Uomini, cavalli e fuoco di Sant'Antonio
La prova del fuoco per uomini e cavalli nelle "Luminarias" di San Bartolomé de Pinares in Spagna rinnova un culto antico
Il calendario cattolico e quello della Riforma luterana festeggiano oggi 17 gennaio Sant'Antonio, l'eremita egiziano considerato il primo abate e fondatore del monachesimo cristiano. Noto soprattutto per le sue "tentazioni" che ne hanno fatto soggetto preferito dagli artisti di ogni epoca della storia dell'arte, da Beato Angelico a Hieronymus Bosch, da Jan Brueghel il Vecchio a Paul Cézanne fino a Salvator Dalì, Sant'Antonio è anche il protettore degli animali domestici - una tradizione medievale nata in Germania e di cui è traccia nell'iconografia la consueta presenza ai suoi piedi di un maiale - e dei malati, con l'attributo altrettanto classico del fuoco purificatore.
Alla vigilia della ricorrenza, a San Bartolomé de Pinares, un piccolo paese di seicento anime a un centinaio di chilometri a ovest di Madrid, si rinnova la tradizione vecchia di cinquecento anni della purificazione e della protezione degli animali attraverso la festa delle "Luminarias". Gli uomini del paese passano con i propri cavalli attraverso grandi falò, in uno spettacolo testimoniato da queste suggestive immagini.
Nei secoli scorsi, quando era l'agricoltura a garantire la sussistenza della popolazione, anche bovi, muli e asini partecipavano al rito mentre oggi soltanto i cavalli vengono utilizzati. E questo fatto non ha mancato di suscitare le proteste degli animalisti. "Non c'è alcuna logica nel forzare gli animali in questa situazione stressante e contro la loro natura," esclama Juan Ignacio Codina, dell'Osservatorio per la Difesa degli Animali, una delle voci più critiche del festival, "Nel 21esimo secolo non c'è superstizione o credo che giustifichi tanta crudeltà!"

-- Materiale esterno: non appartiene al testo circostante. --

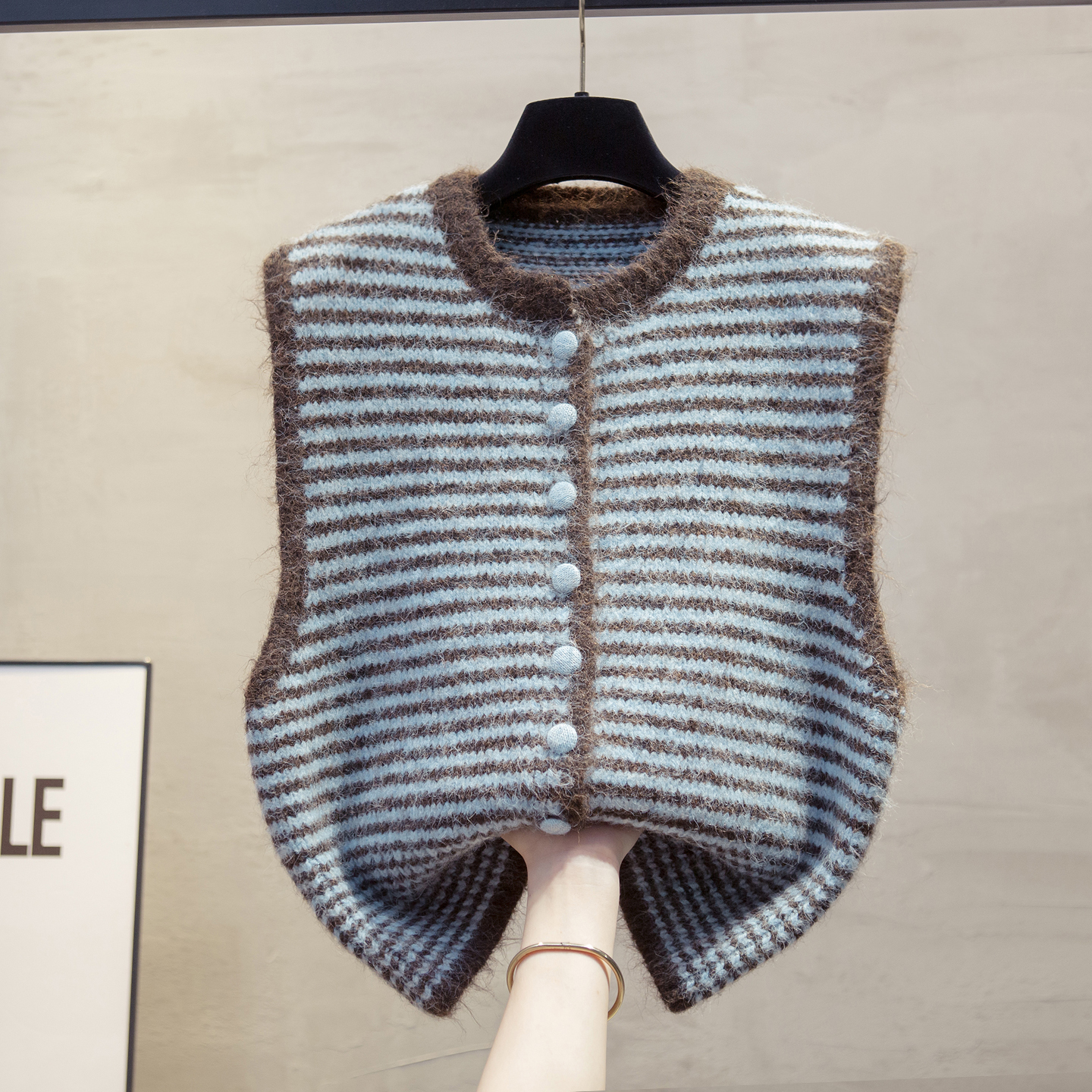 短款条纹圆领针织开衫马甲背心女2025秋冬新款外穿马夹毛衣坎肩潮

Gli risponde il sindaco di San Bartolomé, Maria Jesus Martin che, forte dei resoconti stilati dai veterinari inviati dal governo regionale locale, sostiene: "Nemmeno una scottatura, nessun cavallo si è fatto male." E accusa: "Hanno anche fatto girare sui social media una petizione per gettare me, il sindaco, nel fuoco!"
Al di là di questa polemica dai toni assai accesi, sono molti anche tra i locali che fanno notare come "Las Luminarias" per come vengono celebrate oggi sono diverse dalla tradizione che in passata era molto meno "spettacolare": non c'erano giganteschi falò ma piccoli fuochi accesi intorno ai quali venivano fatti camminare gli animali per respirare i fumi considerati purificatori.